This week, we got yet another voice decrying the role of social media in our society. Chamath Palihapitiya, former VP of User Growth at Facebook lamented that social media is “ripping apart the social fabric of how society works.” He continued “No civil discourse, no cooperation; misinformation, mistruth.”
I don’t doubt that social media has had a lot of problematic effects that we should think about and address. It seems to have reinforced silos within our society. More than ever, people are able to create channels that give them only the news and ideas that they are already inclined toward. They shut out news and ideas that challenge their beliefs. That is a problem.
But I also think Palihapitiya grossly overstates his case and stokes a catastrophism that is actively unhelpful.
“No civil discourse, no cooperation”??
While there is certainly trolling on social media, it has profoundly democratized and decentralized the way we engage in discourse and discussion. Every day, large groups of people initiate and engage in discussions on whatever topics they want with limited oversight or censorship. People now more than ever are able to voice their opinions and broadcast them to the world. How can we possibly say there’s no civil discourse?
As for cooperation, how often do we see someone post a message asking the “hivemind” for advice or tips? How often do people from across the world engage with and coordinate with one another through these platforms? We have Wikis that allow people to cooperate to compile knowledge. We have platforms like GitHub that allow sharing of programming code for free around the world. It is patently false that there is no cooperation in our life today. I’d go as far as to say that social media and the internet have allowed us to cooperate on a level unprecedented in human history.

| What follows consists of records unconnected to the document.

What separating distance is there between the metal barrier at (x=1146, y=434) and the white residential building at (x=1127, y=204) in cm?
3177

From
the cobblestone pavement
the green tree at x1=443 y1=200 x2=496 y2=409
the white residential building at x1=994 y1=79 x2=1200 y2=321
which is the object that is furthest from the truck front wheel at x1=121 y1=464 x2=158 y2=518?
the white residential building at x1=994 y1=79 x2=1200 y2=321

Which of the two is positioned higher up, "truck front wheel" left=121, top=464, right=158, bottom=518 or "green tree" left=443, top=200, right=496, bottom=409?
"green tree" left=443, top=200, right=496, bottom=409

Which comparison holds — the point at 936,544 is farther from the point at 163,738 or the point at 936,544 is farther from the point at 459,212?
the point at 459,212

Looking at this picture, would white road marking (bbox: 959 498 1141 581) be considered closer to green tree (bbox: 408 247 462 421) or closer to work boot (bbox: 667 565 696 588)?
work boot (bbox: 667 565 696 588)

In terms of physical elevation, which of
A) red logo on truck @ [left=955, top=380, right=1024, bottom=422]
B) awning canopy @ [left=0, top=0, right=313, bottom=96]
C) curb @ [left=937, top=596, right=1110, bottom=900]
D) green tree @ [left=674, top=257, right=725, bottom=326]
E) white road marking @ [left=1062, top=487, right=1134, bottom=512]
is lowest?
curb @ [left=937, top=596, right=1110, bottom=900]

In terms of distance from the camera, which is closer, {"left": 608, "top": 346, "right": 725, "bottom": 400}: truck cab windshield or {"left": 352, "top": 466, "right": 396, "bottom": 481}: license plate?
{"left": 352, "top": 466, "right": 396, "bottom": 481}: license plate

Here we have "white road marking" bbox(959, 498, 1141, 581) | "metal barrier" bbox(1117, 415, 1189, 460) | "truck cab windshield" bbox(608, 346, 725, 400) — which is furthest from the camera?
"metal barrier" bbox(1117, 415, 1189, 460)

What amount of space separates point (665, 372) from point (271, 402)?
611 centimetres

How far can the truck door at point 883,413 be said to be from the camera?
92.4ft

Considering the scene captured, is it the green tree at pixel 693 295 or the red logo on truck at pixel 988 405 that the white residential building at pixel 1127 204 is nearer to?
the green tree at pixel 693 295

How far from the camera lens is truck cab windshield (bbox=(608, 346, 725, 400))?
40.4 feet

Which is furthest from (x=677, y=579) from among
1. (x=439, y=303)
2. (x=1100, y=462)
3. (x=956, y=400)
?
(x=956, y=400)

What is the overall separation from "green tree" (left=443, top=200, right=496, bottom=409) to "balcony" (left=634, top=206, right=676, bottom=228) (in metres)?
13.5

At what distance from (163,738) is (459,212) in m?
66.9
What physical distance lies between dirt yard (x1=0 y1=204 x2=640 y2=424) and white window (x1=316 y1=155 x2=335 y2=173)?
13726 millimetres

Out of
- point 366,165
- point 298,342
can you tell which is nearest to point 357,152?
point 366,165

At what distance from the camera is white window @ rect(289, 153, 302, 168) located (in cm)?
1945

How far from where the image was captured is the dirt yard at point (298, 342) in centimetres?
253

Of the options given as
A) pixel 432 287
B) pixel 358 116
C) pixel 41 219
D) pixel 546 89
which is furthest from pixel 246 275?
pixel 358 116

More immediately, the #resist and #metoo movements show quite a bit of evidence that social media can be and often is a powerful tool for cooperation and discourse. Would #metoo have happened without social media?
I’ve said before that thinking the world is getting worse is the world’s most insidious belief. We are addicted to it. We hold a belief that there was some Eden in the past that we are slowly moving away.
I see Palihapitiya’s statements and others like them as a continuation of this false belief. They mistake “changing” for “eroding” or “ripping apart”. They see profound change and assume it is entirely or mostly bad. They warn us that society is collapsing. They want us to stay how we are now or were before.
The truth is: social media isn’t eroding how we interact with one another. It’s changing it. Society isn’t collapsing. It’s changing. That comes with good elements (like the #metoo movement) and some deep destabilization and confusion (like the polarization we are seeing).
We need to find a way to incorporate this change with grace. Instead of resisting or catastrophizing, let’s accept that change is inevitable and in most cases potentially extremely helpful.
In this case, we have a radical new tool at our disposal in social media. It can and is used for incredible good and incredible bad. Why not simply acknowledge both the good and bad and have a real discussion (which, by the way, will almost certainly take place via social media) about how we can use this new tool in the most responsible and beneficial way possible? In some ways, isn’t this our only real choice?